Exercise prompt:
Could you pick up the article on unexpected Lindorm query results, shown below ahead of the listing, and continue it from its final sentence?

*** Opening of Passage shown ***

Why are unexpected query results returned - Lindorm - Alibaba Cloud Documentation Center

If you use LindormTable in an improper way, query results that do not meet your expectations may be returned. This topic describes the common causes for unexpected query results to help you troubleshoot query issues and optimize query conditions.

Issue

LindormTable is a NoSQL data engine that is compatible with Apache HBase. The storage model of LindormTable is implemented based on Log-Structured Merge Tree (LSM-Tree). When you perform write operations on LindormTable, data is first written into Write-Ahead Log (WAL) logs before being committed to the database. If no errors are reported during the write operation, the data is successfully written. In this case, data can be restored based on WAL logs in scenarios such as server failures. This ensures the durability of data and prevents the written data from being unexpectedly invisible. However, LindormTable provides various complex features, such as the versions, timestamps, and TTLs of data. If these features are not properly configured, expected issues may occur. For example, written data cannot be overwritten as expected, data is deleted due to expiration, written data cannot be queried, or the returned query results do not meet your expectations. These issues occur due to the following common causes:

Data is not successfully written or the query is performed before the data is written
The STRING field contains stop characters or invisible characters
Incorrect column names are specified in the query conditions
The queried data has expired based on the TTL configured for the table
The queried data has expired based on the configured cell TTL
Improper timestamps are specified in the deletion request
Data is deleted immediately after being written due to link issues
Data is deleted because the VERSIONS attribute of the table is set to 0
Data in an immutable table is updated

Common causes

Data is not successfully written or the query is performed before the data is written

In LindormTable, data is invisible immediately after it is written.

Lindorm wide tables are commonly used in data links involved in big data scenarios. If the data write link fails, data may fail to be written to the wide table or the write operation may be delayed. In this case, the data that you want to query may not be found because the data has not been written to the table.

*** Close of Passage shown ***
*** Opening of Supplied material ***

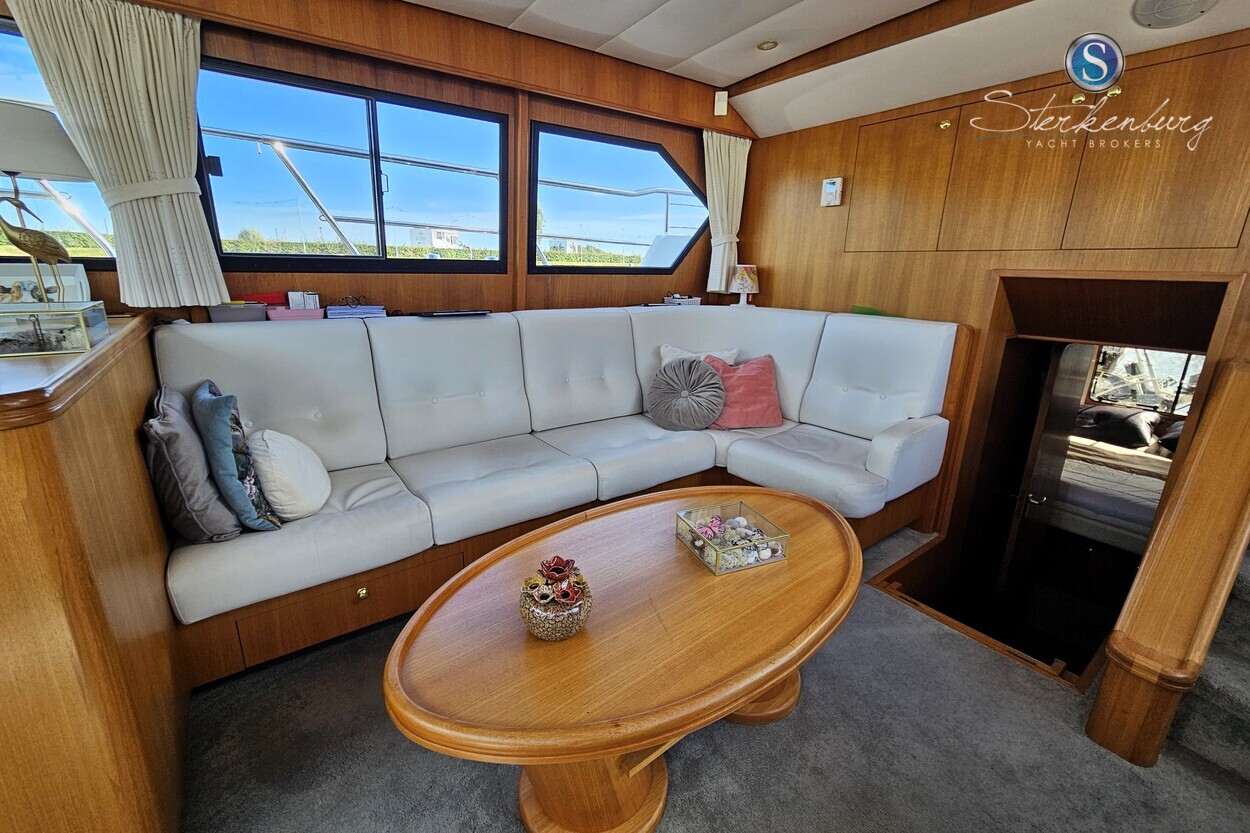 foto: 84 Valk Continental 1500 Cabrio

*** Close of Supplied material ***

Output of the task:
If data cannot be queried until it has been written to the table for a period of time, we recommend that you add hints in the query condition to obtain the timestamps of the queried data in the result. Then, you can check whether the query is performed before the data is written based on the timestamps. For more information about how to obtain timestamps in query results, see Use hints to implement data versioning.

Note

If no timestamps are specified for a row of data when the data is written to the table, the returned timestamp indicates the time when the row of data is written to the table.

The STRING field contains stop characters or invisible characters

When you query fields of the STRING data type, if the field contains invisible characters, unexpected query results may be returned. For example, the orderID column of a table contains data of the STRING type and an invisible character is accidentally appended to the value 1000 of a field in the column due to program bugs. The actual value of the field becomes 1000 (invisible character).

In this case, if you specify the where oderID="1000" condition in a query, the field cannot be queried because its value does not match the condition. You can specify the where orderID > "1000" limit 1 condition in the query to check whether this kind of issues occur.

In addition, Lindorm does not support stop characters in the middle of a STRING value. If you write a string "1000\stop character\1000" to a table, encoding exceptions may occur and the string cannot be queried.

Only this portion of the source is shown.